Your reasoning? You believe that because the hilariously misnamed "Blue Ribbon Panel" had received the Porter report, the Board did not also have to look at it, and that you agreed with Hall's reasoning that it might not be "the best idea" to release it to the public.

Well, guess what: you don't get to decide not to abide by the Open Records Act. The "furious five" APS BOE members, including the current BOE president Khaatim El, testified that the Blue Ribbon Panel kept them in the dark about its investigation, including the Porter report. That puts you in the position of supporting the employee---yes, Beverly Hall is your employee--who withheld an important document from your fellow BOE members. I'm sure they appreciate your deciding what they should and shouldn't be allowed to read.

Your other weak defense for Beverly Hall's conduct was that you felt the Porter report "wasn't all that important." Really? Of the two "investigations" arranged by Bev Hall in the immediate aftermath of the CRCT cheating allegations, one, a literal drive-by performed by a no-name hack, was proudly posted on the APS website. The other, the credible document executed by Mr. Porter, was deliberately hidden from BOE and public view.

And you're okay with that.

Parents, this kind of stuff is the best argument I could make for conversion charters. Not only is APS not set up or interested in running a high-ceiling school for your children, APS has as its willing accomplice BOE members like Cecily Look-The-Other-Way Harsch-Kinnane.

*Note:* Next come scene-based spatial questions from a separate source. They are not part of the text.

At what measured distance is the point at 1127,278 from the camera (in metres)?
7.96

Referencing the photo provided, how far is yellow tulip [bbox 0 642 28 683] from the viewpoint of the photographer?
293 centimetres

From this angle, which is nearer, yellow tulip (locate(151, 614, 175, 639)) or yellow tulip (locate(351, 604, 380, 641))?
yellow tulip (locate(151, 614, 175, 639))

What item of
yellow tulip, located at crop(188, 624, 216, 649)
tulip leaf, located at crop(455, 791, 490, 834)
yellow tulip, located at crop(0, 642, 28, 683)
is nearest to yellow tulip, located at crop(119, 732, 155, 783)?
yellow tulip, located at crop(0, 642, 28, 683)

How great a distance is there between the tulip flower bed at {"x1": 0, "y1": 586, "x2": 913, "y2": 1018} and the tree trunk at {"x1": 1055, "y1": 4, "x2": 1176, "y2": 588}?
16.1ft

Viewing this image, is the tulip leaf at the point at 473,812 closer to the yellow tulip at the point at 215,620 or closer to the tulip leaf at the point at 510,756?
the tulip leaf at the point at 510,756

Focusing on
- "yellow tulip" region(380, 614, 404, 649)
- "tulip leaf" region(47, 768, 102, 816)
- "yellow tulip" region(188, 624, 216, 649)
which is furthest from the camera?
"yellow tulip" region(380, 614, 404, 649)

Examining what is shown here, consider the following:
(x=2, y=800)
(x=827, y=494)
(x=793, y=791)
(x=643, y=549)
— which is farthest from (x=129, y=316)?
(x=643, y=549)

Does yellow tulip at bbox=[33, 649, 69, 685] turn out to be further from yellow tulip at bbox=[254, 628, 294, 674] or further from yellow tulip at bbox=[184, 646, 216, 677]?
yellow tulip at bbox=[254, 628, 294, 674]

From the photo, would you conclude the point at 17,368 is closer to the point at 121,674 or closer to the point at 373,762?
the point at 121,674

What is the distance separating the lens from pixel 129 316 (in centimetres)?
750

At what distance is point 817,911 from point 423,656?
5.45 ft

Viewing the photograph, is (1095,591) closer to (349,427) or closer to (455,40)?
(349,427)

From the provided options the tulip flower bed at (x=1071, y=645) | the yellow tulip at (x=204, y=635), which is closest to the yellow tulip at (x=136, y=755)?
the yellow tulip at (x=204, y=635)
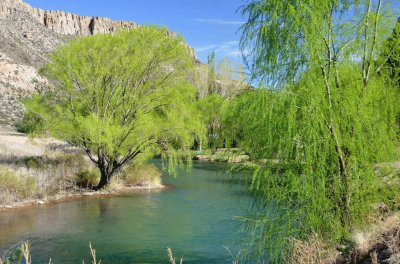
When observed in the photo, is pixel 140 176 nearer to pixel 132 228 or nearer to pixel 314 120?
pixel 132 228

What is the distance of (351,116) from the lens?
8.39 metres

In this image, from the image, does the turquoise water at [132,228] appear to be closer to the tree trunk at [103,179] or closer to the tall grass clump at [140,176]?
the tree trunk at [103,179]

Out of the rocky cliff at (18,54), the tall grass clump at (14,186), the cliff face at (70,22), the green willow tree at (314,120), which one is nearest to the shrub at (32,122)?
the tall grass clump at (14,186)

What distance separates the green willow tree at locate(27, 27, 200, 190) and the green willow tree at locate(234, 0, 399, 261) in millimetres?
17544

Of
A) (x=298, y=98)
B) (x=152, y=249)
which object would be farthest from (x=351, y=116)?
(x=152, y=249)

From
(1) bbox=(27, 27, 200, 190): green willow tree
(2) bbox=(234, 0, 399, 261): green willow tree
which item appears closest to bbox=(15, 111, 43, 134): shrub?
(1) bbox=(27, 27, 200, 190): green willow tree

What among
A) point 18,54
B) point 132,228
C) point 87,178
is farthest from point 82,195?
point 18,54

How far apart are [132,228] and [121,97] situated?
12020 millimetres

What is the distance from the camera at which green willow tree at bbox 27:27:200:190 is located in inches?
1014

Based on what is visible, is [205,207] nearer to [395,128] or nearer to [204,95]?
[395,128]

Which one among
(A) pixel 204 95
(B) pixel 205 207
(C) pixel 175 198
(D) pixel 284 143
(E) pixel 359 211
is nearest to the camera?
(D) pixel 284 143

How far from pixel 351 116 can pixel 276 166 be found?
175cm

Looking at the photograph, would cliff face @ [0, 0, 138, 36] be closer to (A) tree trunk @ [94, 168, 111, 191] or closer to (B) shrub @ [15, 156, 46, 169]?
(B) shrub @ [15, 156, 46, 169]

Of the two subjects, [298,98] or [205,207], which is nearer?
[298,98]
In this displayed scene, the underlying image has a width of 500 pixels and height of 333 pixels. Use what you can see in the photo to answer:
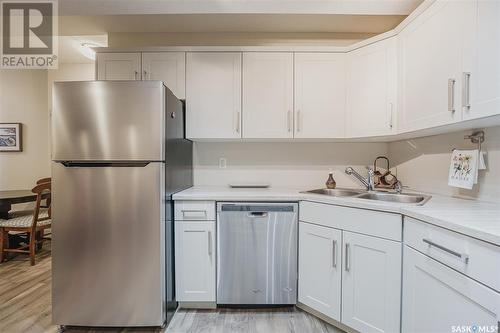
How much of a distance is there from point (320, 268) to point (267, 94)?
1479mm

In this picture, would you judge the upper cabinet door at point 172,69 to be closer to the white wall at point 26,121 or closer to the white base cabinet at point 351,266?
the white base cabinet at point 351,266

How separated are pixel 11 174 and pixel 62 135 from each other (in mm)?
3328

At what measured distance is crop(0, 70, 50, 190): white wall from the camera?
12.6 ft

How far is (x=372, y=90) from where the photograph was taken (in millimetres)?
2055

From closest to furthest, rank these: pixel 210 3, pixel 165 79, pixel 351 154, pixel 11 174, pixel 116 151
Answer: pixel 116 151, pixel 210 3, pixel 165 79, pixel 351 154, pixel 11 174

I cannot for the life of me understand why you ran for this post, Cecily. At the moment when leadership is most needed, you're quietly and meekly supporting the disgraced and soon to be displaced employee Beverly Hall. If and when parents wrestle control of their neighborhood schools away from your bickering, disfunctional BOE, you and your Board colleagues will only have yourselves to blame.

When you figure out what it is you really want to say about all of this, this forum is yours.

Why do we even need APS in Va-Hi?

This is a serious question: why do we need APS to run Springdale Park Elementary, Inman Middle School and Grady High School? It seems to me the only plausible reason for allowing APS administrators to run these schools is because we're too lazy (by "we," I mean the parents of the current and future students at those schools) to convert these schools to charter schools and do the job ourselves.

Could we do a better job than APS bureaucrats at running our schools? That's a silly question. Have you seen APS in action? But let's assume it's not a rhetorical question; that you really want to know why we should do the job instead of APS. Here's the answer: there is a definite need for something like APS in poor neighborhoods where parents use schools as free daycare. But in neighborhoods in which high-achieving parents who value education have decided to coalesce, APS has never demonstrated an ability or willingness to run a high-ceiling school. I believe that even if they wanted to, they wouldn't have the first clue how to do it.

When it comes to figuring out how to run a school, I'll take a team of motivated parents over a diploma-mill APS bureaucrat any day, and so would you. But it's a lot of work, and it requires admitting to yourself that the school you thought was good enough for your kid really isn't. That last leap is one many of my fellow parents are unwilling to take. They convince themselves that because our schools are pretty good compared to other APS schools and Georgia schools in general, they're good enough.

That's exactly like saying "hey, she's awfully good-looking, for a rural Alabamian."